#### TASK GOAL:
Find each line in the records below that contains the word "left", and copy those lines out. Treat uppercase and lowercase letters as different.

Records of scene-based questions:
╔══
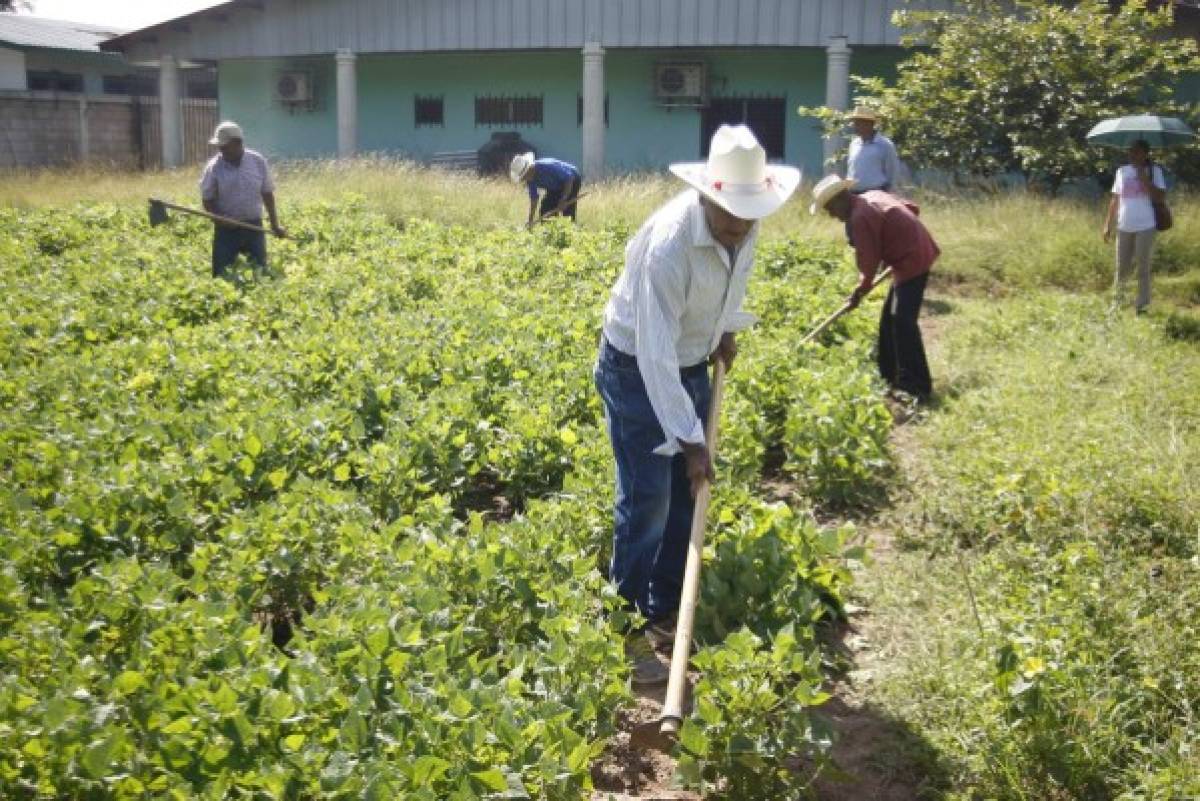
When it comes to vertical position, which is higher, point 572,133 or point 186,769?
point 572,133

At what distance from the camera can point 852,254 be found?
39.2 ft

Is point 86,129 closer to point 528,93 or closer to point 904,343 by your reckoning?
point 528,93

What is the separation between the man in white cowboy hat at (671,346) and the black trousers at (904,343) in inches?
120

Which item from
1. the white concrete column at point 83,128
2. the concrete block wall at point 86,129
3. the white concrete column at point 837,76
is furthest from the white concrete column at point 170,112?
the white concrete column at point 837,76

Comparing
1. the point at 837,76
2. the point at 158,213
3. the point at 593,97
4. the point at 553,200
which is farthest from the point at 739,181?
the point at 593,97

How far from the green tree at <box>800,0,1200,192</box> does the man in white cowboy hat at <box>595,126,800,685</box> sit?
10714 mm

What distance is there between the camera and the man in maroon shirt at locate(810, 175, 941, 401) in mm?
7473

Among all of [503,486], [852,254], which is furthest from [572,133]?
[503,486]

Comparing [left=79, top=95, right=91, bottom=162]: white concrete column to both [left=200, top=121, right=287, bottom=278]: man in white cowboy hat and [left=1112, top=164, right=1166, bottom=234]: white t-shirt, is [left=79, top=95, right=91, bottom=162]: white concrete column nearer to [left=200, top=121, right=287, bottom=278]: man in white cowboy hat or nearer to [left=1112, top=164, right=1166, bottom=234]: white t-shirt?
[left=200, top=121, right=287, bottom=278]: man in white cowboy hat

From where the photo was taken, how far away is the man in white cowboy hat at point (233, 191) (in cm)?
1044

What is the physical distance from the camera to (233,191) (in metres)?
10.5

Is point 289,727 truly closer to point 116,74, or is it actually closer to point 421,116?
point 421,116

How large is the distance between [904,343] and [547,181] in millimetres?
6560

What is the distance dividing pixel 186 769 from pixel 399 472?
2.47 metres
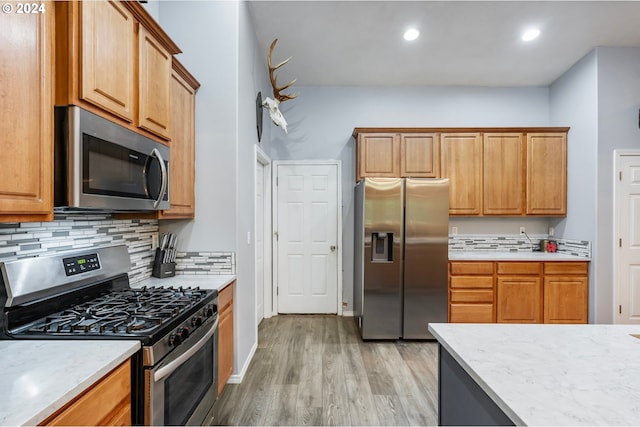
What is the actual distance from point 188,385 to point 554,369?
5.16ft

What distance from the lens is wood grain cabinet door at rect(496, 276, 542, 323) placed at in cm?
376

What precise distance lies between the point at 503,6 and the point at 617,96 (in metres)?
1.86

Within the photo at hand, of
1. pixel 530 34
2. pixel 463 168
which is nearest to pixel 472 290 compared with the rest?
pixel 463 168

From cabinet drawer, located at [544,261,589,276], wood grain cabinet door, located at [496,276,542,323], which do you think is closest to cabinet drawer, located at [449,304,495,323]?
wood grain cabinet door, located at [496,276,542,323]

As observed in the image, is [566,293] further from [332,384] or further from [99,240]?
[99,240]

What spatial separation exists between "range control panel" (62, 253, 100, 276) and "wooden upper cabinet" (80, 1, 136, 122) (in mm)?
763

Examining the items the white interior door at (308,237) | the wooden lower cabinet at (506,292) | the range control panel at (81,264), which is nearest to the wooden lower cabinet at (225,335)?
the range control panel at (81,264)

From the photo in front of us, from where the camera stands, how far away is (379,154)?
4047 mm

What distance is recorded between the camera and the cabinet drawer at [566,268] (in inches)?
146

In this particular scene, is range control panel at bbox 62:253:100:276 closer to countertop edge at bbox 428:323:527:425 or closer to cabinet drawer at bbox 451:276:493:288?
countertop edge at bbox 428:323:527:425

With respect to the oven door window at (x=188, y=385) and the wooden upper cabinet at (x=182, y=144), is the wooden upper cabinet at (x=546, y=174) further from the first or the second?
the oven door window at (x=188, y=385)

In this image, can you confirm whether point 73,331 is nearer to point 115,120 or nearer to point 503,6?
point 115,120

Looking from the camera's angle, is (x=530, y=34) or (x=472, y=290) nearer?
(x=530, y=34)

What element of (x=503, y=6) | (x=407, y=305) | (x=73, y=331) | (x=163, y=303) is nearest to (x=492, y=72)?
(x=503, y=6)
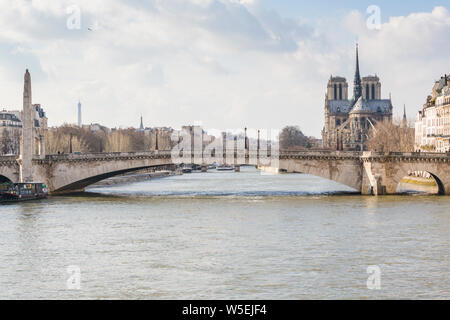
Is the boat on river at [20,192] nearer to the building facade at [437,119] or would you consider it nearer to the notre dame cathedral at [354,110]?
the building facade at [437,119]

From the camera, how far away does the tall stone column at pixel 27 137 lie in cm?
5731

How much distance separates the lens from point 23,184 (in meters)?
52.1

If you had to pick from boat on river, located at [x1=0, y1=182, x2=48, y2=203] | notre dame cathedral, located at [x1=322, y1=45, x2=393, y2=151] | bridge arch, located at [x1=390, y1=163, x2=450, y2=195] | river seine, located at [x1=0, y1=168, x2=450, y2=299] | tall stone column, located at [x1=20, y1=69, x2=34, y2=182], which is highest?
notre dame cathedral, located at [x1=322, y1=45, x2=393, y2=151]

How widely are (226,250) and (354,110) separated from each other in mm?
147086

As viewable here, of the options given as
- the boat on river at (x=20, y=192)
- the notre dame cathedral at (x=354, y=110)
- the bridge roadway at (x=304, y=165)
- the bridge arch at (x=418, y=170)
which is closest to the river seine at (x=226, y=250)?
the boat on river at (x=20, y=192)

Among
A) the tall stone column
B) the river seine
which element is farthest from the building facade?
the tall stone column

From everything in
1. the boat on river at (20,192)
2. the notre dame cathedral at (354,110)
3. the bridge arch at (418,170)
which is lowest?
the boat on river at (20,192)

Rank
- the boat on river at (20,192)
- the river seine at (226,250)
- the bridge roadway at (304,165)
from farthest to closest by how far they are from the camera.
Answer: the bridge roadway at (304,165) → the boat on river at (20,192) → the river seine at (226,250)

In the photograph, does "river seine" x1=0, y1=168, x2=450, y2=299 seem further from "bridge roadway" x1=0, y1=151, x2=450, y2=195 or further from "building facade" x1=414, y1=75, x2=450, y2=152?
"building facade" x1=414, y1=75, x2=450, y2=152

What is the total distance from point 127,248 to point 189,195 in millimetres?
27332

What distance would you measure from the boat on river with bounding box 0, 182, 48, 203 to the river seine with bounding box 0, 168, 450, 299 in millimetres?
4241

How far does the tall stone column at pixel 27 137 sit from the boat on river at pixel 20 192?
405 cm

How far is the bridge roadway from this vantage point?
54.6 m
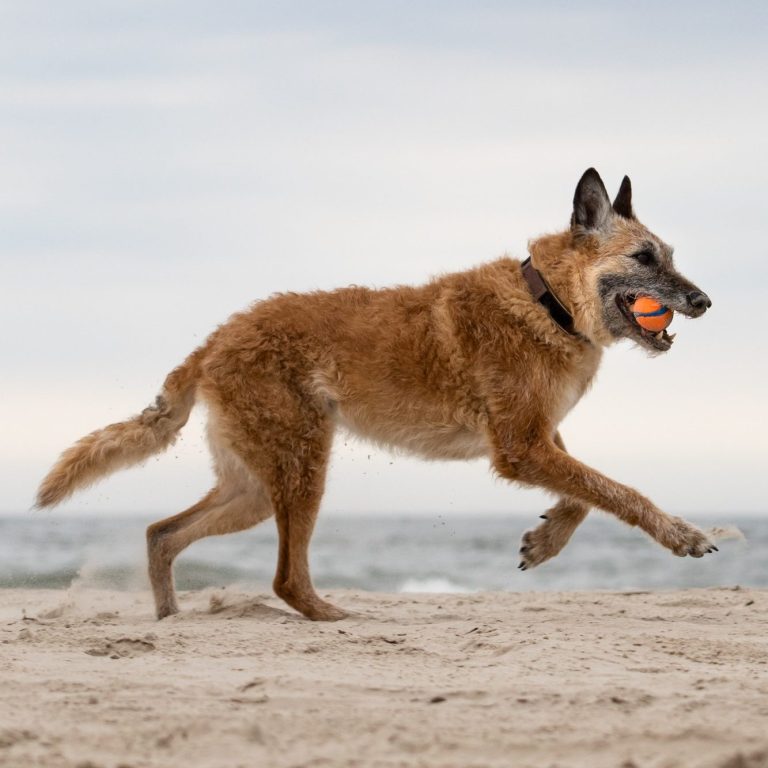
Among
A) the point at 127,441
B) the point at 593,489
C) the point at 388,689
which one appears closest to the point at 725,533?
the point at 593,489

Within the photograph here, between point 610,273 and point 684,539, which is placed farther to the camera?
point 610,273

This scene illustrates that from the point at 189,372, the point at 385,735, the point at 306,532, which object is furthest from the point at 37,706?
the point at 189,372

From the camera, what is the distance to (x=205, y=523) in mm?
7531

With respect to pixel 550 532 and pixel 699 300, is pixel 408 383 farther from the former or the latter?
pixel 699 300

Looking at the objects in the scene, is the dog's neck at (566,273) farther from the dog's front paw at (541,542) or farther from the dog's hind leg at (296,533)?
the dog's hind leg at (296,533)

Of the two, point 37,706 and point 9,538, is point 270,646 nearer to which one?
point 37,706

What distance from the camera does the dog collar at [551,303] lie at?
290 inches

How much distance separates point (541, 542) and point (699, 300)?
1.85 meters

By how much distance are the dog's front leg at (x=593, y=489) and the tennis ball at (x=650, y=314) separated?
100cm

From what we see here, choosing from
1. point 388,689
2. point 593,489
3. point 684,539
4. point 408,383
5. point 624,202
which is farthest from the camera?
point 624,202

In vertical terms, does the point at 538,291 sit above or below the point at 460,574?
above

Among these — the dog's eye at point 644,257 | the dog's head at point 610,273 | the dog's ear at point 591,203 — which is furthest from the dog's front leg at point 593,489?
the dog's ear at point 591,203

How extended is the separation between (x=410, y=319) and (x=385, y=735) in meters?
3.94

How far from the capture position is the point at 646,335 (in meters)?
7.48
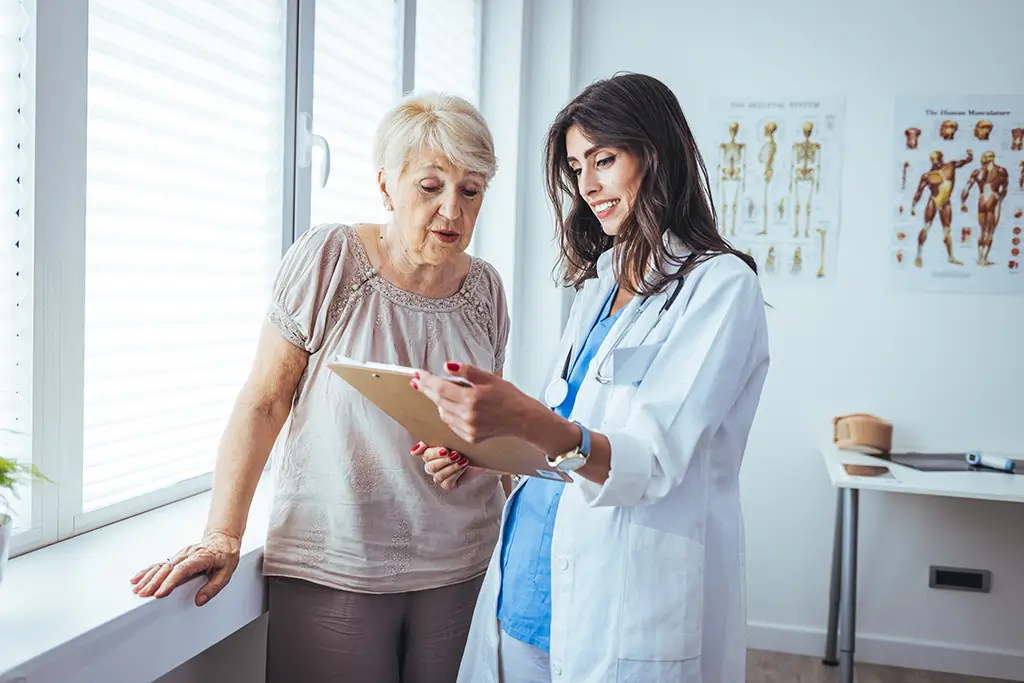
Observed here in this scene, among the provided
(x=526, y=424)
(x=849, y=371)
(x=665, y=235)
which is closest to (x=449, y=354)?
(x=665, y=235)

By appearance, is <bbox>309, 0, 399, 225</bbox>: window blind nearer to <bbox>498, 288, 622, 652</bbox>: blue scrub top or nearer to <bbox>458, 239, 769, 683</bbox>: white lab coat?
<bbox>498, 288, 622, 652</bbox>: blue scrub top

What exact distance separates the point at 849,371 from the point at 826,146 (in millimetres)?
799

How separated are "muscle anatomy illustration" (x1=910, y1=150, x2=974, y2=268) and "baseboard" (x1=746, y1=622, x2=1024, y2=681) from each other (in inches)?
52.9

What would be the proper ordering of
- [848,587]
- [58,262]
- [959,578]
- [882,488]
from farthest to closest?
[959,578], [848,587], [882,488], [58,262]

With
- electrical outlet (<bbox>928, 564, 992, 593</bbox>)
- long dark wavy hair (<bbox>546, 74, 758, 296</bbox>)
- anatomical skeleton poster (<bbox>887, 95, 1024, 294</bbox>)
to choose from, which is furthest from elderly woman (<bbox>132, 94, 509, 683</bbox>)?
electrical outlet (<bbox>928, 564, 992, 593</bbox>)

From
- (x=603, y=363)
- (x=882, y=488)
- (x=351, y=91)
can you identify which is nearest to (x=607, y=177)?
(x=603, y=363)

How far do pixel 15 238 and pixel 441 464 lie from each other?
27.6 inches

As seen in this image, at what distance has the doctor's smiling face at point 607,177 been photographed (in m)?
1.36

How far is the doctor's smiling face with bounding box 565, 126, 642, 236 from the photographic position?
1363 millimetres

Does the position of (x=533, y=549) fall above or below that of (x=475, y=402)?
below

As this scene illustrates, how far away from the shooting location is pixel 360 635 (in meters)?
1.45

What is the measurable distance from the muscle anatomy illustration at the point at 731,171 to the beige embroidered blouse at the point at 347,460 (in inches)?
80.2

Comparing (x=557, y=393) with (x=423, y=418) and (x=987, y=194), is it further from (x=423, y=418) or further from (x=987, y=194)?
(x=987, y=194)

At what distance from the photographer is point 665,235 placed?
1335 mm
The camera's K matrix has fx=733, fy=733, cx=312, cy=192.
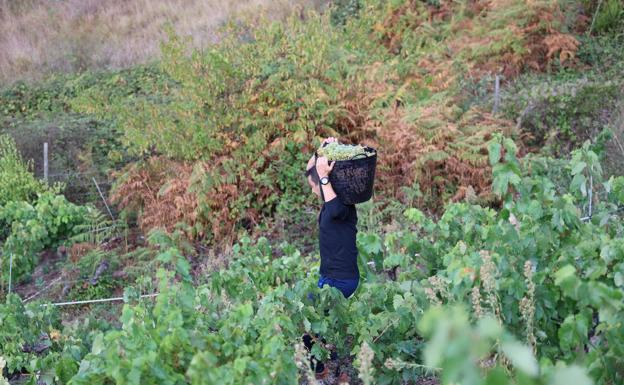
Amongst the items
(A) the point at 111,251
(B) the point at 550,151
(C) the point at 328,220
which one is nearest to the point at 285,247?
(C) the point at 328,220

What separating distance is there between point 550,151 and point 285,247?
4943 millimetres

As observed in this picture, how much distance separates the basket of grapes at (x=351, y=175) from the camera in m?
4.41

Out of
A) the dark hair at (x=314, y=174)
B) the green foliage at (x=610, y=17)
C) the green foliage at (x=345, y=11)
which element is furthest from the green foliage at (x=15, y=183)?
the green foliage at (x=610, y=17)

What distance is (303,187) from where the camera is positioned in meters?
8.77

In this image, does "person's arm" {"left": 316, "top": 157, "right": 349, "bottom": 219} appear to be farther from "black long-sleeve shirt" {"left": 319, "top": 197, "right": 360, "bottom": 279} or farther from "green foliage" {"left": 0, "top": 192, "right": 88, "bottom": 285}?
"green foliage" {"left": 0, "top": 192, "right": 88, "bottom": 285}

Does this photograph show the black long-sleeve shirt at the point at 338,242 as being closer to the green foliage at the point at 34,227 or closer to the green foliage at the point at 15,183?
the green foliage at the point at 34,227

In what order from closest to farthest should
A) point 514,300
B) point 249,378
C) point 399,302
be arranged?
point 249,378 < point 514,300 < point 399,302

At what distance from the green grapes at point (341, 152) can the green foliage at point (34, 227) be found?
5.21 m

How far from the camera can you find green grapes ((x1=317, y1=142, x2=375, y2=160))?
177 inches

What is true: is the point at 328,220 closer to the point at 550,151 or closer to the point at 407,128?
the point at 407,128

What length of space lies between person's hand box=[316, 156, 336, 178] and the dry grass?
1104cm

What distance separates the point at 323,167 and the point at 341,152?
14 cm

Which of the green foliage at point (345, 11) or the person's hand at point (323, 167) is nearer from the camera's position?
the person's hand at point (323, 167)

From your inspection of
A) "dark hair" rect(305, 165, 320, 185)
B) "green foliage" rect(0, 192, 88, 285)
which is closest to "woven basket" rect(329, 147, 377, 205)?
"dark hair" rect(305, 165, 320, 185)
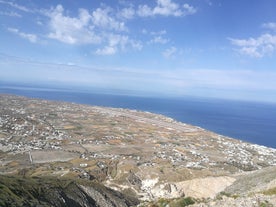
╚══
#### EXPECTED ANSWER:
Comparing [left=79, top=95, right=91, bottom=162]: white concrete column to both [left=200, top=121, right=287, bottom=278]: man in white cowboy hat and [left=1112, top=164, right=1166, bottom=234]: white t-shirt, is [left=79, top=95, right=91, bottom=162]: white concrete column nearer to [left=200, top=121, right=287, bottom=278]: man in white cowboy hat or nearer to [left=1112, top=164, right=1166, bottom=234]: white t-shirt?
[left=200, top=121, right=287, bottom=278]: man in white cowboy hat
In this image, does "person's arm" {"left": 316, "top": 157, "right": 349, "bottom": 219} appear to be farther from "black long-sleeve shirt" {"left": 319, "top": 197, "right": 360, "bottom": 279} or farther from "green foliage" {"left": 0, "top": 192, "right": 88, "bottom": 285}?
"green foliage" {"left": 0, "top": 192, "right": 88, "bottom": 285}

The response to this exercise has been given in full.